__EXERCISE TEXT__:
I say your never too old to trick or treat. One thing about halloween is it can be enjoyed bt anyone. Young or old, rich or poor, single or married. I hve lost many fsamily members so Christmas isnt what it used to be. All I have to enjoy is halloween, as far as hollidays go. I will give candy to anyone that asks.


----------



## HappyCthulhu (Nov 7, 2007)

Anyone that shows up in costume...gets candy.
I don't care how old they are.

The one's that don't get anything are the ones that put no effort into it at all.
Had a teenager show up with just some vampire teeth and a plastic bag...he got one dumdum sucker.


----------



## Spooklights (Jul 4, 2006)

I don't think you're ever too old. I always get some adults dress up and trick or treat right alongside of their children. If I wasn't handing out candy, I'd go myself.


----------



## Hauntiholik (May 17, 2006)

Have you ever had an ADULT come to your door with a pillow case for candy - without a child and no costume? It happened to me 2 years ago. I was shocked.


----------



## The Creepster (Sep 18, 2009)

Hauntiholik said:


> Have you ever had an ADULT come to your door with a pillow case for candy - without a child and no costume? It happened to me 2 years ago. I was shocked.


Thanks alot Haunti....I guess splitting the candy this year is not going to happen


----------



## Hauntiholik (May 17, 2006)

The Creepster said:


> Thanks alot Haunti....I guess splitting the candy this year is not going to happen


I'm impressed! You looked like a really bitter woman. Nice mask.
LMAO!


----------



## Haunted Bayou (Feb 16, 2007)

Hauntiholik said:


> Have you ever had an ADULT come to your door with a pillow case for candy - without a child and no costume? It happened to me 2 years ago. I was shocked.


That is just strange....mental illness?:googly:


----------

__DATASET SECTION__:
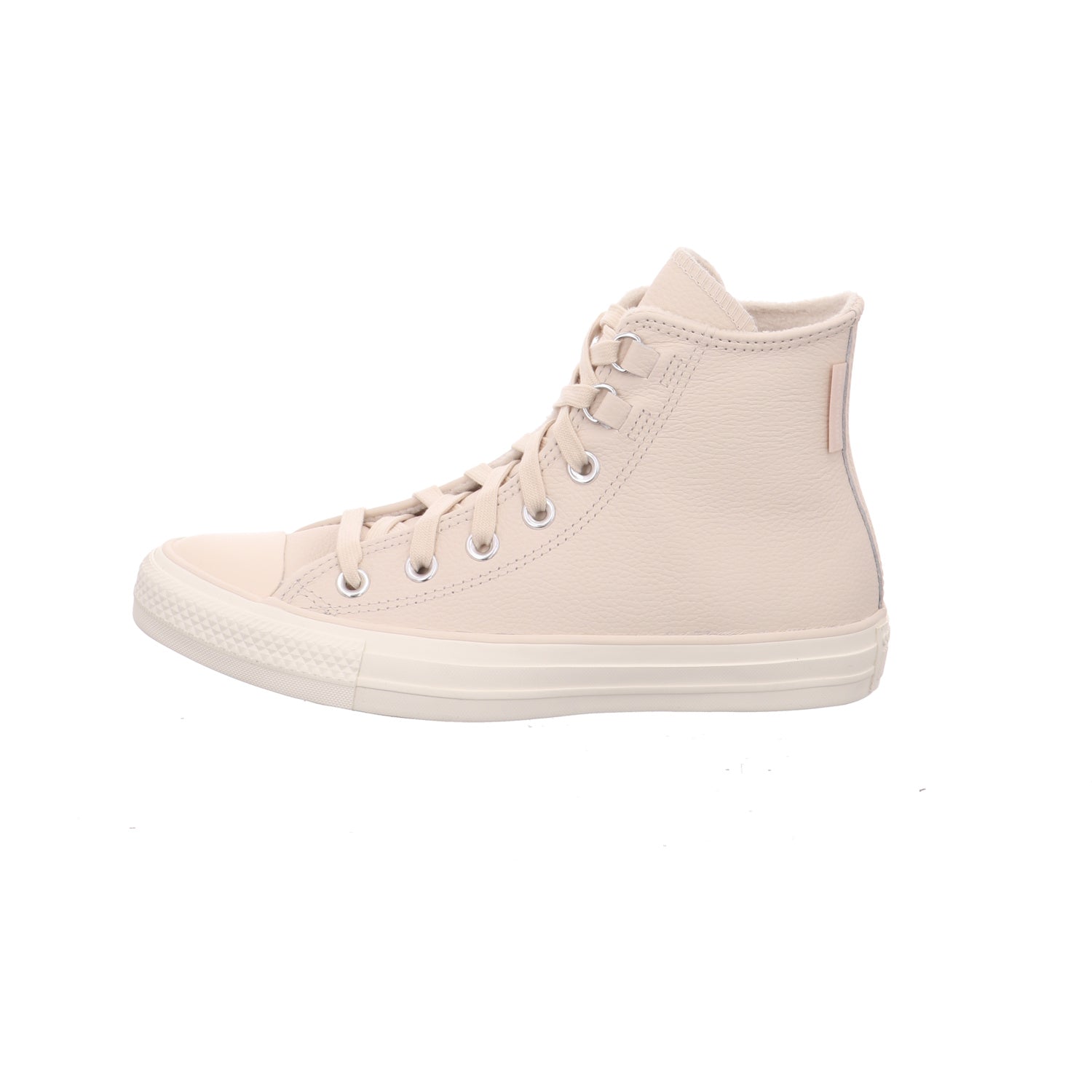 Converse |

__EXERCISE DETAILS__:
Write out the Halloween thread word for word, beginning at the words "## HappyCthulhu (Nov" and stopping after "into it at all.". The data can be left aside.

__FINISHED TASK__:
## HappyCthulhu (Nov 7, 2007)

Anyone that shows up in costume...gets candy.
I don't care how old they are.

The one's that don't get anything are the ones that put no effort into it at all.